Experiencing history is something like floating on an ocean. There are depths below you, all around, and every so often you can catch glimpses of what lies below. Back at home, familiar sights included a schoolhouse more than a century old, a ruined church more than a thousand years-a-crumbling and a stone circle dating back to the Neolithic period. Being surrounded by all of this as a child made me feel like I could reach out and touch the people who shared my homeland, no matter how separated in time we might be. The same feeling hits me on my holidays too, whether in the Colosseum in Rome, Tycho Brahe’s observatory in Copenhagen or a temple in Kyoto.

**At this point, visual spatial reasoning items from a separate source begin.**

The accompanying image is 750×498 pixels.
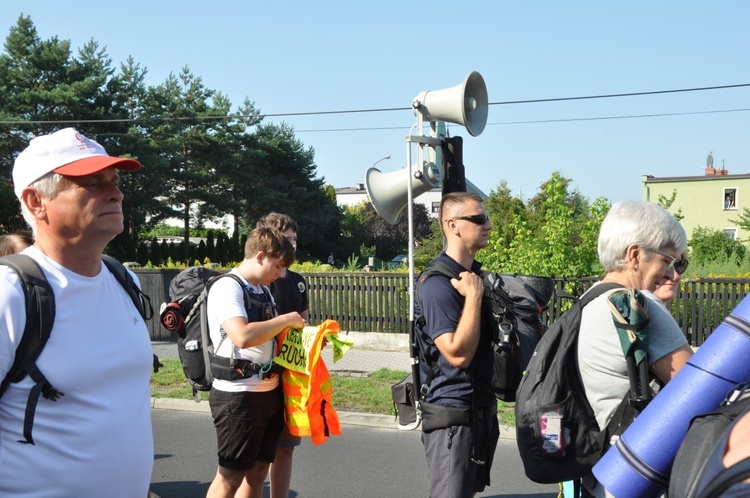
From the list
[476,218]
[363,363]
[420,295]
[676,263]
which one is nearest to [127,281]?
[420,295]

Greece has been on my top-ten list of places to visit for a long time. In fact, in the current political climate (which rules Egypt and Iran out) and in the absence of a long sabbatical from work (ruling out much of the southern hemisphere), it’s probably the most desired unvisited destination I have. Ten days won’t be near enough to see everything that I want to see (I’m focusing on the mainland rather than the islands) but they’ll be a packed ten days.

Why Greece? Look back to a childhood dominated by myths and legends for the main clue. To travel around Greece is to step back through time: from Ottoman rule to Byzantine domination, beyond that to the time of Imperial Rome and Macedonian kings, then to classical Athens and archaic Mycenae and Knossos. To return to the ocean metaphor, travelling through Greece is like floating above a wonderful mix of coral reefs and abysses. There’s always going to be something to see, layered everywhere you look. It’s a beautiful country too, full of wild mountains and deep valleys.

My basic plan is to start in the north, near Thessaloniki, and make my way south through the mainland, visiting Delphi, Athens and Mystra before hopping on a ferry to Crete, from where I’ll fly home again. Unlike my last long journey through Russia and beyond, there’s no need to exhaustively plan everything out, so I’m happy to wing it to an extent. That’s another benefit of travelling solo, I suppose: you can indulge your own whims without worrying about the impact they might have on your travelling partner. Of course, the drawback is not being able to share your enthusiasm and experiences, but that just provides a reason to repeat the journey again in the future.

All of which is to say that there should be, before too long, another travelogue appearing under the long-neglected “Travel” tab above. Between now and then, there will be reports from Greece whenever I get the chance to add them (not having planned out my accommodation to the last detail, I have no idea when and where I’m going to have Internet access—again, on the bright side, it’ll be nice to get away from LCD screens for a while).

In the last couple of days, I’ve realised all the things I’m going to be missing while I’m gone: a comics convention, Dublin’s Culture Night, the Ryder Cup and two weeks of rugby, West Brom and Doctor Who. For all that though, it’s been too long since I travelled. The excitement is just starting to kick in now, and it’s a nice, unfamiliar feeling. When I finally head to the airport, it’ll be in my preferred fashion, with a bag on my shoulder, a passport in my pocket and history in my future. I hope, in whatever I come to write about it, I manage to share some of that excitement with you.